Se vires o link em cima, verás que nem Xana, nem Omega são nomes próprios portugueses.


----------



## Vince (31 Dez 2008 às 20:36)

*Q*uirina


----------



## Rog (1 Jan 2009 às 00:41)

Terminou o prazo às 23h59 do dia 31 de Dezembro 2008, para os membros mais participativos sugerirem nomes para as tempestades de 2009. 

A partir das 0h do dia 1 Janeiro 2009 até 3 Janeiro 23h59 os membros suplentes podem sugerir um nome para as letras em falta. Serão aceites as sugestões dos membros por ordem da data de publicação aqui neste tópico.

Membros suplentes que podem sugerir nomes:
spiritmind
Minho
MiguelMinhoto
jpmartins
squidward
iceworld

Até ao dia 3 de Janeiro às 23h59, (com exepção da letra A), os membros podem trocar o nome escolhido se assim o desejarem, desde que por outro aceite e começado pela mesma letra. Finda esta data, a equipa de  administração e moderação atribuirá aleatóriamente nomes para as letras em falta.


----------



## squidward (1 Jan 2009 às 14:22)

*O*límpia


----------



## ACalado (1 Jan 2009 às 17:15)

o meu nome escolhido é URIEL


----------



## Mário Barros (1 Jan 2009 às 21:59)

*H *- Henriqueta


----------



## Minho (5 Jan 2009 às 11:38)

*Z* - Zenaide


----------



## Rog (27 Set 2009 às 22:44)

*Seguimentos Especiais e Eventos Especiais 2009*

*Seguimentos Especiais*
Com a remodelação a uns meses dos seguimentos regionais, os seguimentos especiais deixaram de fazer sentido, pela forma como estavam organizados.

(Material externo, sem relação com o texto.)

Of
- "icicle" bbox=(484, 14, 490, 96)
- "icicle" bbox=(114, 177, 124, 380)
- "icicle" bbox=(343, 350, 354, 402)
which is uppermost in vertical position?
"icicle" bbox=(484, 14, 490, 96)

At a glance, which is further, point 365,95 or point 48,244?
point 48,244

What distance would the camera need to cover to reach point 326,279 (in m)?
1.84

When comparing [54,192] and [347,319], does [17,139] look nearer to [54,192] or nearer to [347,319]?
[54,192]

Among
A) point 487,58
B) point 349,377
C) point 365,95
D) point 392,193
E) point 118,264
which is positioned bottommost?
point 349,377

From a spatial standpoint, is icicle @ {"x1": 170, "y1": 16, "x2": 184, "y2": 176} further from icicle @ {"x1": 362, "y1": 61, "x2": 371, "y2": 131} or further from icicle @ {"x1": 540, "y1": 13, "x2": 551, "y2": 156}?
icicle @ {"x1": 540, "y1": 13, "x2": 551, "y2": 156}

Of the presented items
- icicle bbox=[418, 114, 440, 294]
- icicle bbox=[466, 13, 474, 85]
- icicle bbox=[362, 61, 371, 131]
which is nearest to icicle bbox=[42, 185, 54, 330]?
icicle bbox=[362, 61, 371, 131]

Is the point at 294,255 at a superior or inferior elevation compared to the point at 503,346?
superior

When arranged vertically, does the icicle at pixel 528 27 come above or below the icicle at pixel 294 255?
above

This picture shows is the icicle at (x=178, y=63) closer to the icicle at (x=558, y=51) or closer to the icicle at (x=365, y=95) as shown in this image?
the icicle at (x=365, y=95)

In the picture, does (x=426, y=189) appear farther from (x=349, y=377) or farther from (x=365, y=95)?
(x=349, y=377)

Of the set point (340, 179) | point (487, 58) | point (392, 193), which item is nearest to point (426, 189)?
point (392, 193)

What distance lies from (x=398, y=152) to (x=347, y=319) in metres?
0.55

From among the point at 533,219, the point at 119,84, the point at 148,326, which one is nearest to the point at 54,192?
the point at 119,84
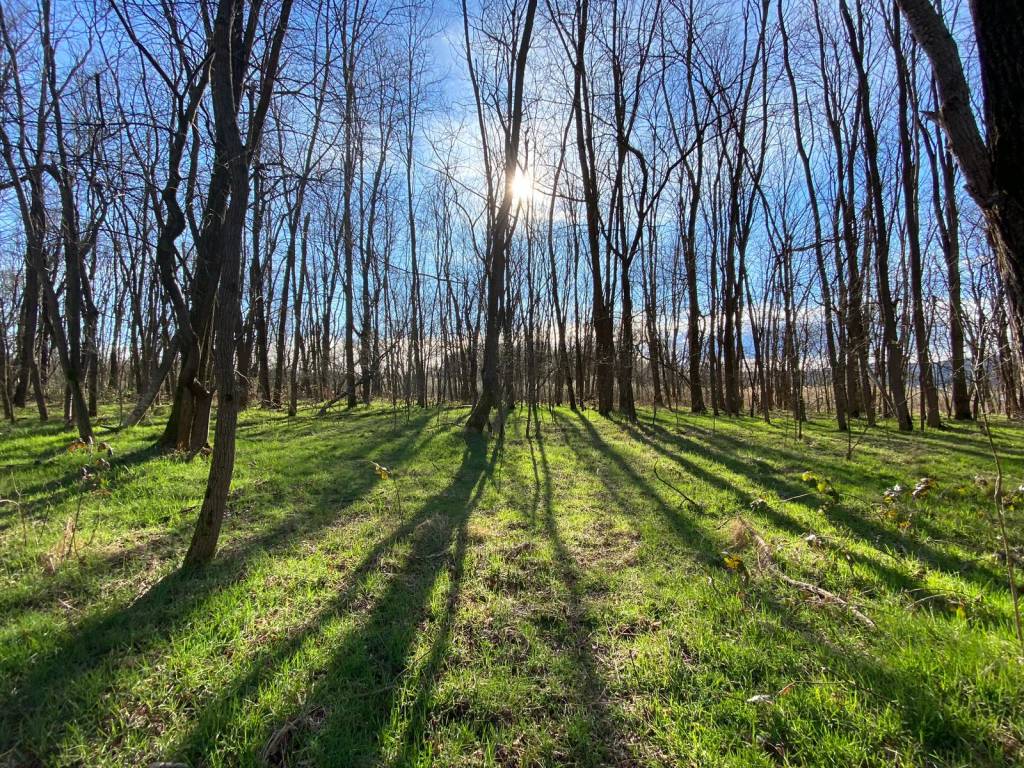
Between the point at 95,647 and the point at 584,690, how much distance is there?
7.40ft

Mas levando em consideração o interesse, o destaque e a mobilização dos membros neste tipo de eventos, decidimos retomar num outro formato: incluindo-os nos tópicos regionais.

Assim sendo e sempre que as condições meteorológicas assim o justifiquem, alteramos temporariamente o nome do tópico das regiões afectadas. 
Os critérios para avançarmos com um seguimento especial, levam em consideração os alertas utilizados pelo IM.

Sempre que se registem condições para alerta amarelo, poderemos avançar com um seguimento especial.

Excepções:
• Nem todos os casos de alerta amarelo merecem um seguimento especial: tendo em conta a curta duração do evento ou o risco potencial muito reduzido do evento 
• A ondulação e as temperaturas elevadas, têm seguimento especial só em condições de alerta laranja.

*Eventos Especiais com nome*

Vamos deixar de nomear depressões, e passamos a nomear eventos com características extremas (com depressão associada ou não), ou prologados no tempo com risco moderado a elevado.

Como nos Seguimentos especiais, alteramos temporariamente o nome do tópico das regiões afectadas. 

Na maioria das situações, serve de guia os alertas laranjas e vermelhos do IM para avançar com um nome. 
Excepções: Outras situações de persistência de algum evento, ainda que apenas em alerta amarelo e que mereça uma atenção especial, poderá ser nomeada.


----------